The need to modernize legacy applications has never been greater. Intense global competition and web-based innovations are forcing companies to find efficient and cost-effective ways to refresh old applications and integrate them into their current IT infrastructures, while causing minimal disruption to business. The good news is that application modernization is more "doable" than ever, thanks to new standards-based open technologies.

Legacy applications, which usually contain a company's essential business functionality, are expensive and difficult to maintain.
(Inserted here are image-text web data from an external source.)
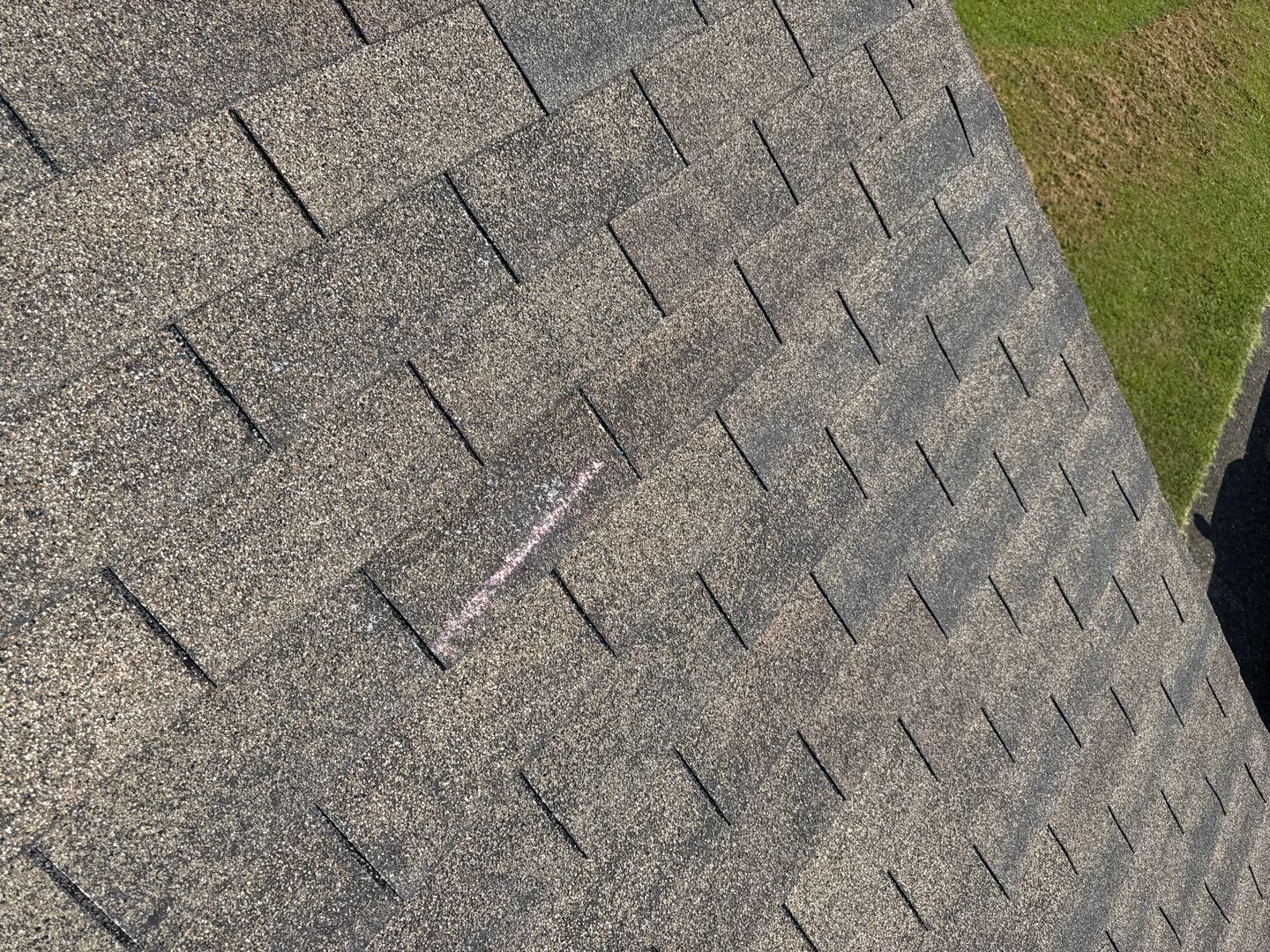 Project in Soddy-Daisy by Aultman Roofing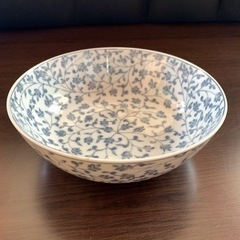 橘吉の器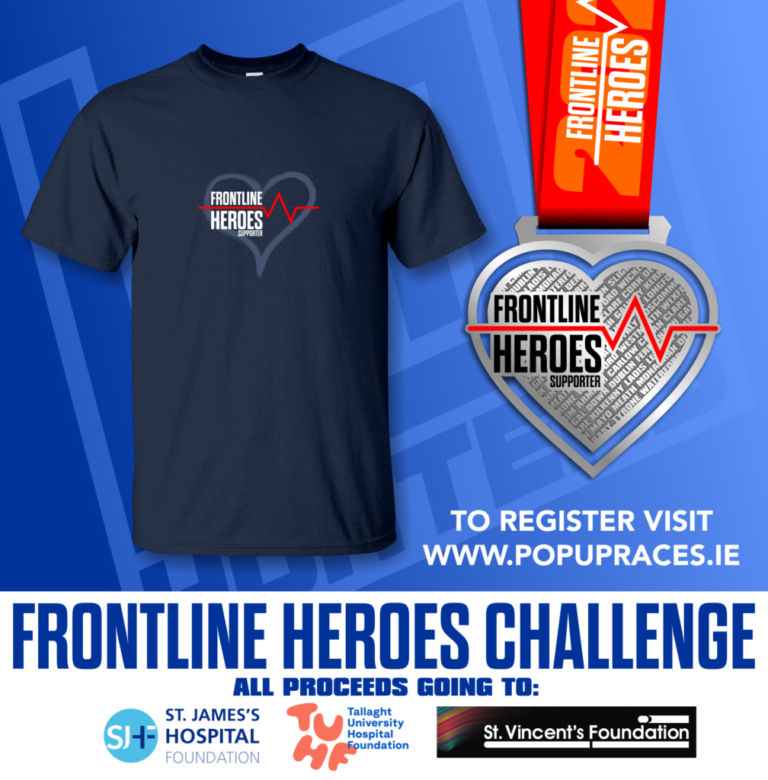 Frontline-Hero-Challenge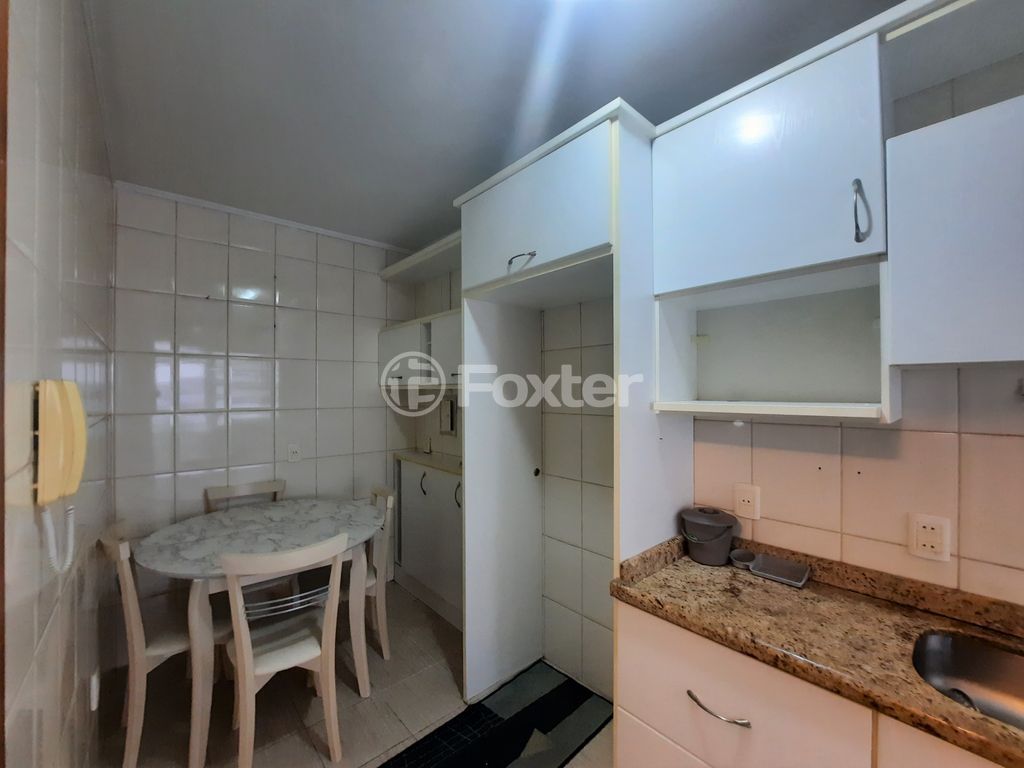 Apartamento para comprar em Guilherme Alves, 1130 - foto 17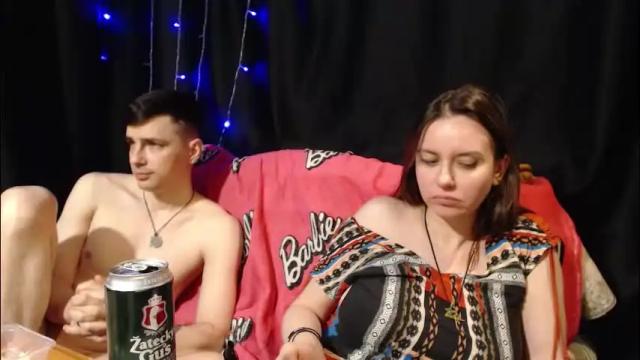 Image 3 of peternights Stream on Chaturbate on 11 days ago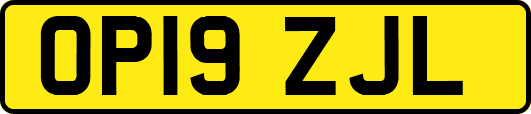 OP19ZJL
Completely replacing these applications is never a viable option because the cost and time involved would be grossly disproportionate to the benefit.

As with most important programming endeavors, application modernization can be done in different ways, depending on a company's needs, budget, IT expertise, and knowledge of the pros and cons of each approach.

Broadly speaking, there are three ways to transform a legacy application into a modern one: rewrite it; purchase an off-the-shelf solution; or migrate the application to a web-based platform.

Application modernization initiatives enable companies to quickly and efficiently move legacy applications to modern web-based platforms that deliver optimal functionality and flexibility, to comply with regulatory requirements, and to keep pace with competitors without disrupting their operations. In addition, such initiatives help businesses to cut operational costs, while refocusing existing budgets to serve new projects.

Different ways to modernize applications

Rewrite an application
The big advantage of rewriting an application is that you can customize it exactly as you want it. Any application that no longer meets current business requirements will likely require a re-architecture and change in business logic.

On the downside, however, the process of rewriting is very time-intensive and expensive, and consumes a lot of internal resources. Another negative is that the process can be disruptive to the end-user's work life, as they have to do their job while learning new technology.